First, let’s stipulate that such pages
stand as utter condemnation of the incredibly unjust health care system this
country still has, but this is only partially about that.
In any case, rather than tweet down the
man’s throat, Oswalt donated $2,000 to the man and tweeted out to his 4 million
followers:
This dude just attacked me on Twitter and I joked back but
then I looked at his timeline and he's in a lot of trouble health-wise. I'd be
pissed off too. He's been dealt some s***** cards — let's deal him some good
ones."
The guy’s fundraising effort had been
in the hundreds of dollars; it’s grown to around $50,000 now, and the Alabaman
man says that “when he wrote those angry tweets he was in a bad place, angry at
himself for letting his health deteriorate: ‘It was easy to snap back and
snarl,’” he said.
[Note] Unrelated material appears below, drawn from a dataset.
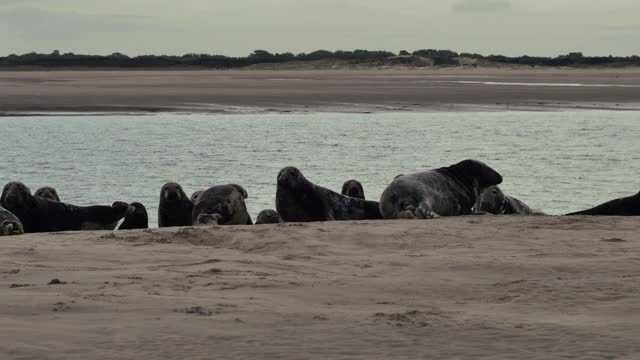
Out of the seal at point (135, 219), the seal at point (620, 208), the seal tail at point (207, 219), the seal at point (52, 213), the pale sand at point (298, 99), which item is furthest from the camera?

But “the empathy shown towards him changed him. He’s begun to
think: ‘People are good.’ […] One-on-one, ‘people are caring, generous,
helpful.’”[1]
Who knew that Twitter could prompt
transfiguration? But, then, transfigurations are a lot more common than most of
us imagine. They happen all the time, in fact, in all kinds of places, to all
kinds of people, in all kinds of ways.
About a dozen years ago I was
struggling with depression and having a hard time keeping myself in any kind of
shape. I have run for exercise off and on since I was a teenager, but I had
never thought of myself as a runner. As some of you know, one of my younger
brothers is an accomplished middle-distance runner who still competes as a
masters runner in national cross-country team events. The last time I finished
ahead of him in a race he was 14 and I was a senior in high school. About two
weeks after that he finished ahead of me in our first cross-country meet of the
fall and I’ve never been close since.
He went on to college on a
cross-country scholarship and became all-conference. He’s a runner. How can I
call myself one compared to that? Looking through the broken glass of time,
accomplishment, sibling stuff, doubt, and all the rest, what do I see?
But, in the midst of the depression I
was wrestling with, I had a brief – like 90-second – conversation with David
LaMotte that reframed a great deal for me. I didn’t know David well at the
time, but he was in town to sing for Christian Peace Witness for Iraq, on whose
national steering committee I sat.
We were in the sanctuary at New York
Avenue Presbyterian Church. I was doing some set up for a worship that evening
and David was doing a sound check. He noticed me checking out one of his
guitars and said, “do you play?”
I said, “I’m a campfire strummer but
I’m not a real musician.”
He stopped me and said simply, “if you
make music, you’re a musician.”
If you make music, you’re a musician.
If you make art, you’re an artist. If you write poetry, you’re a poet. If you
run, you’re a runner.
In that brief moment, I was
transfigured. I can’t say I haven’t struggled off and on with depression since,
but I will say that, for me, exercise has always been the most helpful
treatment, and within two years of that conversation I’d run a 10k for the
first time in about 25 years, and a 15k for the first time in my life.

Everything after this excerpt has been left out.